EACH YEAR, BIRTH DEFECTS, TRAUMA OR SURGERY LEAVE SOME 200,000 PEOPLE IN THE UNITED STATES IN NEED OF REPLACEMENT BONES IN THE HEAD OR FACE. TRADITIONALLY, THE BEST TREATMENT REQUIRED SURGEONS TO REMOVE PART OF A PATIENT’S FIBULA, CUT IT INTO THE GENERAL SHAPE NEEDED AND IMPLANT IT IN THE RIGHT LOCATION. BUT THIS PROCEDURE NOT ONLY CREATES LEG TRAUMA BUT ALSO FALLS SHORT—BECAUSE THE RELATIVELY STRAIGHT FIBULA CAN’T BE SHAPED TO FIT THE SUBTLE CURVES OF THE FACE VERY WELL.

Cooking Up Bones.

This has led researchers like biomedical engineer Warren Grayson to look to 3-D printing, or so-called additive manufacturing, which creates 3-D objects from a digital\computer file by piling on successive, ultrathin layers of materials.
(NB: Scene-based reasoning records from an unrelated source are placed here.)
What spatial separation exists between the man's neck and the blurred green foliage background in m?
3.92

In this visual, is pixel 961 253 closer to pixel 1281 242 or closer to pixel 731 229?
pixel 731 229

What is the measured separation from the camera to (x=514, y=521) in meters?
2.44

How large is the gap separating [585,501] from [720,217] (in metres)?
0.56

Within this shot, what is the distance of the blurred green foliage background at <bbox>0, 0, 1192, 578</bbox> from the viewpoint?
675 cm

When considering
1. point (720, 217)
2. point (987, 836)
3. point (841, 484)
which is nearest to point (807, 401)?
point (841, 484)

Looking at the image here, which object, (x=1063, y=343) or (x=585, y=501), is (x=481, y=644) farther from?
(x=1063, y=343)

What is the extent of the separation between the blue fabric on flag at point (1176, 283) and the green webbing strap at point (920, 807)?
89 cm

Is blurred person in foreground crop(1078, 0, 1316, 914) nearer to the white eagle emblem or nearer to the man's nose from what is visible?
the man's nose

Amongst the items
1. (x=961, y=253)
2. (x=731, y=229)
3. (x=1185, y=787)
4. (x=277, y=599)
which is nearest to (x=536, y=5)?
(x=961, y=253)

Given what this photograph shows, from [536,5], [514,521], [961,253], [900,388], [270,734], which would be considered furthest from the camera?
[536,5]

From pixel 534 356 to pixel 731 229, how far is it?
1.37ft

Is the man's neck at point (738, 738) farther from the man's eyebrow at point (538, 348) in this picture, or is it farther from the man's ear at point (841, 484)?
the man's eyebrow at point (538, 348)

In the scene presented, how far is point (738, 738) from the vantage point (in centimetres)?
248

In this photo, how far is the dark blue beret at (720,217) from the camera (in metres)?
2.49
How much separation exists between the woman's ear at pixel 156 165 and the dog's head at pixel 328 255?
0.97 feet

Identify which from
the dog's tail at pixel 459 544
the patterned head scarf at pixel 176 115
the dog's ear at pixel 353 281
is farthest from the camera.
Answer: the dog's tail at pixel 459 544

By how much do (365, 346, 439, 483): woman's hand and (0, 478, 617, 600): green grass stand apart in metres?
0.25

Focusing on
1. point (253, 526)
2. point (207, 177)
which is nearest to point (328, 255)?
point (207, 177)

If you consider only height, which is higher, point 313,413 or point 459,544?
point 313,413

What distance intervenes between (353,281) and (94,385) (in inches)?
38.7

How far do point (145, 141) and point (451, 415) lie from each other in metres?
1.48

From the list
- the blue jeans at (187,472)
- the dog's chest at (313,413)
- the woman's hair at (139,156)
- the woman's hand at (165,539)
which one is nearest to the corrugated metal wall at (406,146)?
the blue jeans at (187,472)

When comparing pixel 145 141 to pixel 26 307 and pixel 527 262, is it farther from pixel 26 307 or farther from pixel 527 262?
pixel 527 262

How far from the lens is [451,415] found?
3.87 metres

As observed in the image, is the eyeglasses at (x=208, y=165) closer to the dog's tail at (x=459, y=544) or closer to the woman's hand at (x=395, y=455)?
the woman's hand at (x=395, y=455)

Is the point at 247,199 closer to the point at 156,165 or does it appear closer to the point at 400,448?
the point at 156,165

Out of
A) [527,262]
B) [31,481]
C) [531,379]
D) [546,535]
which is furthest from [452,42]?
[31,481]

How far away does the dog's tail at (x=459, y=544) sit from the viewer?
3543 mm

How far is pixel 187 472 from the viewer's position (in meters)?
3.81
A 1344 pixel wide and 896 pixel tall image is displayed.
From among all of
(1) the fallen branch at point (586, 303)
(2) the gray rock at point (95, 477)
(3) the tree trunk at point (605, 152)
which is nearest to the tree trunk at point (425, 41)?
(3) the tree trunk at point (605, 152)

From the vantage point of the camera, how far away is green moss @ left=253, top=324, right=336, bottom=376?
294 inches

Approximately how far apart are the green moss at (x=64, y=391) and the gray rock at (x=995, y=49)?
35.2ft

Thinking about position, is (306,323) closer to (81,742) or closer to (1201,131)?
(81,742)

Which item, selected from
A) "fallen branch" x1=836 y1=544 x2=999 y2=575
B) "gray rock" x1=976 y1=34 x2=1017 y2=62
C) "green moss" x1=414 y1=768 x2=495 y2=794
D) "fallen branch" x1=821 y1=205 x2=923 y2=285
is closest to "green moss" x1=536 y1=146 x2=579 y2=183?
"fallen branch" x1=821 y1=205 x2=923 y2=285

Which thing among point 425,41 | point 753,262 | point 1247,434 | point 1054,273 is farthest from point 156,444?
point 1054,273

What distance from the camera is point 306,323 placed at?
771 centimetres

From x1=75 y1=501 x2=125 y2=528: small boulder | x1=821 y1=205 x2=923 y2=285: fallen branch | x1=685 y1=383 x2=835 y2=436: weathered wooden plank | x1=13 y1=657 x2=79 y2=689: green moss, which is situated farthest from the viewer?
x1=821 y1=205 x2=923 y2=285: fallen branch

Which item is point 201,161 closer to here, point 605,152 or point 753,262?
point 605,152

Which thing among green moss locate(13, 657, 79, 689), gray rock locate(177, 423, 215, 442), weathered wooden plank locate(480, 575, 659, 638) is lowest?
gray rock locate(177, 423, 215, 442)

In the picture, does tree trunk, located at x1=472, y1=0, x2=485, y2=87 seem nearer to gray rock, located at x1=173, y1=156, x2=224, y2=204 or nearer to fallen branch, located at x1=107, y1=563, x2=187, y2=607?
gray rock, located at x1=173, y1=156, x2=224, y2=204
The process excels at making extremely precise structures—including anatomically accurate ones—from plastic, but “cells placed on plastic scaffolds need some instructional cues to become bone cells,” says Grayson. “The ideal scaffold is another piece of bone, but natural bones can’t usually be reshaped very precisely.”